2) O relatório evidencia que rios, lagos, aquíferos, solos e geleiras estão sendo explorados além de seus limites seguros. Essa superexploração compromete a capacidade dos sistemas hídricos de se regenerar. Parte da água foi “retirada do sistema” em termos funcionais e de disponibilidade para ecossistemas e uso humano onde uma parcela tornou-se inutilizável devido à contaminação, enquanto outra se perdeu com o degelo acelerado das geleiras. Como consequência, os mecanismos naturais de regulação climática e hidrológica estão sendo desmontados, já que os estoques e fluxos de água mudam de estado e deixam de estar disponíveis nos lugares, tempos, qualidades e quantidades em que antes se encontravam.
3) Os números são alarmantes, 50% dos grandes lagos em todo o mundo perderam água desde o início da década de 1990 (25% da humanidade depende diretamente desses lagos); 50% do abastecimento doméstico global agora provém de águas subterrâneas; mais de 40% da água utilizada para irrigação é retirada dos aquíferos sendo drenada de forma constante; 70% dos principais aquíferos apresentam declínio a longo prazo. Cerca de 410 milhões de hectares de área de zonas úmidas naturais, quase equivalente em tamanho a toda a União Europeia, foi eliminada nas últimas cinco décadas; dezenas de grandes rios que agora não chegam ao mar em períodos do ano; 100 milhões de hectares de terras agrícolas estão salinizadas.
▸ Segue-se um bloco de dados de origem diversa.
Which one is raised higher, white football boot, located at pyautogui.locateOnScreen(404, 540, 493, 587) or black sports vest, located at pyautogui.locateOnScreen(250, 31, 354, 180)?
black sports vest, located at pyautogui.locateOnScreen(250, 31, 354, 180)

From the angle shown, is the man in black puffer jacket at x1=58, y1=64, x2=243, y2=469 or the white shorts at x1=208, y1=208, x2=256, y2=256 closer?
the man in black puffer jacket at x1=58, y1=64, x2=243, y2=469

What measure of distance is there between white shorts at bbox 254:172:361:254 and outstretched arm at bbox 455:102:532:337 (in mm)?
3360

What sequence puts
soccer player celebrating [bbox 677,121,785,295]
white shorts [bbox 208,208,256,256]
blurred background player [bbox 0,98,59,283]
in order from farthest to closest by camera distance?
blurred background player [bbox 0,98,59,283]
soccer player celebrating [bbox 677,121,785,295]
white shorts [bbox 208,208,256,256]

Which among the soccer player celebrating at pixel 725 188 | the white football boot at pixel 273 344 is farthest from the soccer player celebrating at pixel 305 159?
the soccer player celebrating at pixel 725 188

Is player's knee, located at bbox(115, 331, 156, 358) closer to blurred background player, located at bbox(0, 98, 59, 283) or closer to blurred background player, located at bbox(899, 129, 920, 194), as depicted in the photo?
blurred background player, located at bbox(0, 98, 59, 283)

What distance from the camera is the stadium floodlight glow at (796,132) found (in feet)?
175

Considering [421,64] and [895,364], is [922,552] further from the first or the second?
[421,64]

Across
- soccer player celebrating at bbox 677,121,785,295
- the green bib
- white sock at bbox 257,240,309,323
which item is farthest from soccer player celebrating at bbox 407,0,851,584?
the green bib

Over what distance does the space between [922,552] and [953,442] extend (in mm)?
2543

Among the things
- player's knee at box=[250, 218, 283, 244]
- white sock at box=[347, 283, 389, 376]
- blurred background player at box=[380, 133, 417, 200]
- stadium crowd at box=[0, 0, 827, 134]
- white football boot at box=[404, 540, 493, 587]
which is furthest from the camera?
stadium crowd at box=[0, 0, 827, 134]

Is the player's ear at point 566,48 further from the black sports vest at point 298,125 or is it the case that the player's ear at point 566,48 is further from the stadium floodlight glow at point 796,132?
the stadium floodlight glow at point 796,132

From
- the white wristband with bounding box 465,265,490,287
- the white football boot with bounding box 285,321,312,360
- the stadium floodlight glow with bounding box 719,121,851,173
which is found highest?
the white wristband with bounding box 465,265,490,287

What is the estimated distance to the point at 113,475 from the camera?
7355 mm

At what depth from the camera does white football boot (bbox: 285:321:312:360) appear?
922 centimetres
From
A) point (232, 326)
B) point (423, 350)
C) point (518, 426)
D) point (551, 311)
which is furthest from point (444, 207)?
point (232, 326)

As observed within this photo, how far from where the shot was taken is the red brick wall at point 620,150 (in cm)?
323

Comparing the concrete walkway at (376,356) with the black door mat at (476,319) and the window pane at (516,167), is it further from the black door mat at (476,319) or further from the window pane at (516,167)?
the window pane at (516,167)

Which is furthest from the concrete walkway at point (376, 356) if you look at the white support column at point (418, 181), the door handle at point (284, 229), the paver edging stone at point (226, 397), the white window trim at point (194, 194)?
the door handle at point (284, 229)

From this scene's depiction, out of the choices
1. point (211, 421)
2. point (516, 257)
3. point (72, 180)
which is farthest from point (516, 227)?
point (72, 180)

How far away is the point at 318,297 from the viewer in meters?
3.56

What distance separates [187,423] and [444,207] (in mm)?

4) E os impactos e consequências desse processo de degradação para as pessoas gera grande preocupação uma vez que cerca de 75% da população mundial encontram-se em países classificados como de insegurança hídrica ou insegurança hídrica crítica. Cerca de 4 bilhões de pessoas enfrentando grave escassez de água por pelo menos um mês a cada ano; 170 milhões de hectares de terras agrícolas irrigadas sob estresse hídrico alto ou muito alto. Perda anual estimada em US$ 5,1 trilhões pelo comprometimento dos serviços ecossistêmicos decorrentes da destruição das áreas úmidas.